## Given text:
## begin

In the posting copied below the line ***********************
Adam Smith writes
>I am not sure what you mean by the shading being off.  But try changing the
>order of the points.  I think the input below will produce what you want. I
>found it by trial and error -  I don't understand why it makes a difference
to
>Mathematica.

Adam:

In 3D the polygon poly = Polygon[{p1,p2,p3,p4....pn}} is shown by

1) drawing the line Line[{p1,p2,p3,p4....pn,p1}] as its edge;
2) drawing the triangles Polygon[{p1,p2,p3}], Polygon[{p1,p3,p4}], ..,
Polygon[{p1,p(n-1),pn}] with the coloring given to the first one and without
edges.

Not all planar polygons can be shown satisfactorily in 3D by choosing the
first point; for example

Show[Graphics3D[ Polygon[{{0,0,0},
{3,0,0},{2,3,0},{2,1,0},{1,1,0},{1,3,0}}],
ViewPoint -> {0,0,5}]

( 3D version of
Show[Graphics[Polygon[{{0, 0}, {3, 0}, {2, 3}, {2, 1}, {1, 1}, {1, 3}}]]]
)

The method that I gave earlier (triangulating from the centroid) does not
work for this polygon either.

I am grateful to Richard Hsu for letting me know that although my coding of
this was working it was also generating warning messages.
It turns out that I should have some parentheses to deal with the way (...)&
grabs expression on its right:

It should have been

Show[Graphics3D[
    Polygon[ { {0,0,0}, {1,0.5,0}, {2,0,0},
    {2,2,0}, {1,1.5,0}, {0,2,0} } ] /.Polygon[lst_]:>
    (
       {Line[#],EdgeForm[], Polygon[ Prepend[#,
        Plus@@lst/Length[lst]]]
       }&[Append[lst,First[lst]]]
    )

## end

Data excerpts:

## begin

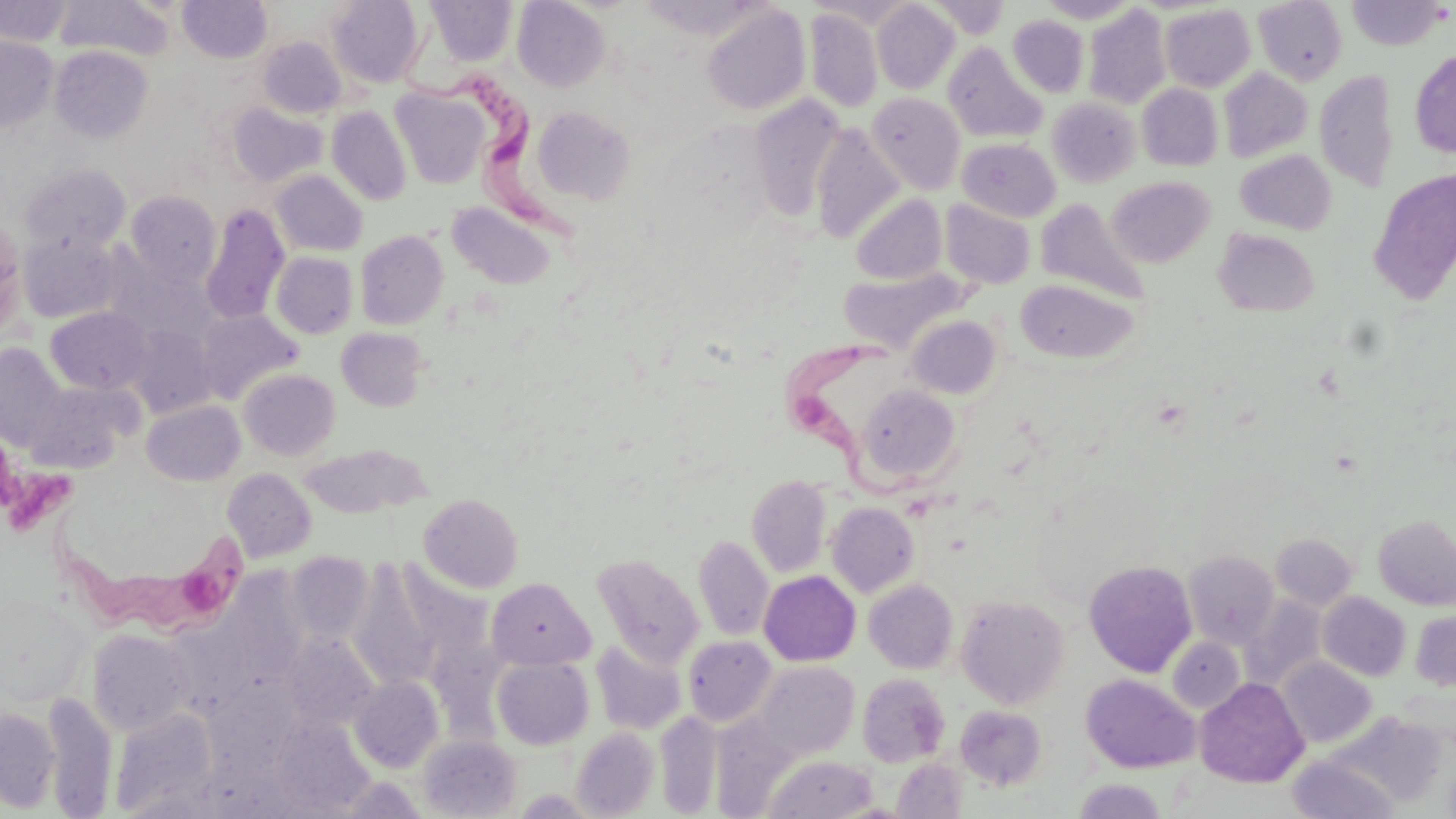
Summary:
  - Coordinate format: approximate bounding boxes as (x1,y1)-(x2,y2) corner pairs in pixels
  - Platelet locations: (11,475)-(72,536)
  - Uninfected red blood cell locations: (54,0)-(174,61), (327,0)-(425,88), (1036,0)-(1141,24), (1254,0)-(1348,85), (0,1)-(72,46), (178,1)-(272,62), (425,1)-(518,66), (512,1)-(610,91), (807,1)-(918,28), (925,1)-(1010,39), (1346,1)-(1449,50), (872,2)-(960,94), (1159,4)-(1256,92), (702,6)-(811,115), (1082,6)-(1171,109), (804,8)-(883,112), (1007,15)-(1090,97), (0,35)-(59,132), (258,36)-(346,119), (942,42)-(1047,144), (50,46)-(153,143), (1410,50)-(1456,158), (1218,68)-(1313,163), (1314,69)-(1399,193), (1137,83)-(1224,171), (391,87)-(490,189), (867,92)-(966,194), (749,94)-(847,222), (1047,97)-(1142,187), (228,102)-(328,187), (326,105)-(412,206), (533,105)-(636,203), (810,125)-(905,243), (957,137)-(1061,221), (1235,149)-(1336,234), (21,163)-(131,253), (1368,169)-(1456,303), (271,170)-(368,256), (1107,176)-(1215,267), (126,191)-(222,287), (850,193)-(947,284), (1035,198)-(1149,305), (940,199)-(1036,289), (446,201)-(557,290), (200,203)-(290,325), (0,219)-(26,334), (1214,228)-(1319,317), (355,230)-(449,330), (18,232)-(122,323), (271,252)-(358,339), (840,269)-(963,352), (1015,279)-(1140,364), (45,306)-(152,394), (196,309)-(303,404), (905,315)-(1002,399), (126,325)-(217,417), (335,327)-(431,411), (0,342)-(69,450), (238,369)-(341,460), (25,382)-(133,472), (856,384)-(961,487), (141,400)-(245,486), (300,443)-(429,518), (222,468)-(316,562), (747,474)-(831,577), (418,493)-(523,593), (826,501)-(920,597), (1373,514)-(1456,610), (1271,533)-(1358,610), (693,535)-(774,641), (1182,550)-(1280,649), (286,551)-(374,645), (592,553)-(704,668), (1084,560)-(1197,677), (349,564)-(445,690), (759,571)-(861,666), (486,577)-(594,670), (864,579)-(958,674), (1318,592)-(1411,681), (0,594)-(90,706), (956,595)-(1070,708), (1239,595)-(1326,690), (1410,610)-(1456,690), (87,629)-(194,735), (284,633)-(381,731), (683,635)-(776,727), (1167,637)-(1245,714), (591,639)-(687,735), (491,657)-(594,750), (1278,658)-(1377,748), (753,662)-(860,760), (857,673)-(951,767), (1081,674)-(1199,773), (349,675)-(443,772), (1195,678)-(1309,788), (41,692)-(118,816), (955,705)-(1047,791), (0,707)-(61,812), (110,707)-(218,815), (655,710)-(723,816), (1332,711)-(1449,807), (270,716)-(374,815), (572,728)-(660,817), (417,734)-(522,818), (764,753)-(879,819), (1287,755)-(1400,818), (891,758)-(968,818), (1074,778)-(1167,818)
  - Trypanosoma brucei locations: (402,35)-(575,247), (775,324)-(959,501), (44,505)-(251,639)
  - Slide-level diagnosis: Trypanosoma brucei
  - Magnification: 1000x
  - Modality: optical microscopy
  - Field of view: one of a larger specimen
  - Preparation: thin blood film
  - Image size: 1456×819 pixels
  - Stain: May-Grünwald-Giemsa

## end

## Given exercise:
Carry on the Mathematica polygon-shading post above from the point where it stops.

## Result of this task:
]]

instead of

Show[Graphics3D[
    Polygon[ { {0,0,0}, {1,0.5,0}, {2,0,0},
    {2,2,0}, {1,1.5,0}, {0,2,0} } ] /.Polygon[lst_]:>

       {Line[#],EdgeForm[], Polygon[ Prepend[#,
        Plus@@lst/Length[lst]]]
       }&[Append[lst,First[lst]]]

]]

The latter is also less efficient

---------------------
Allan Hayes
Mathematica Training and Consulting
Leicester UK
www.haystack.demon.co.uk
hay at haystack.demon.co.uk
Voice: +44 (0)116 271 4198
Fax: +44 (0)870 164 0565

****************************************************************************
**
adam.smith at hillsdale.edu wrote in message
<7cjmh8$5q9$2 at dragonfly.wolfram.com>...
>In article <7c6fad$i0s$7 at dragonfly.wolfram.com>,
>  Richard S Hsu <rhsu at U.Arizona.EDU> wrote:
>> Hi,
>>
>> I want to plot a planar polygon in 3D with shading.
>> when the polygon is concave, the shading could be wrong.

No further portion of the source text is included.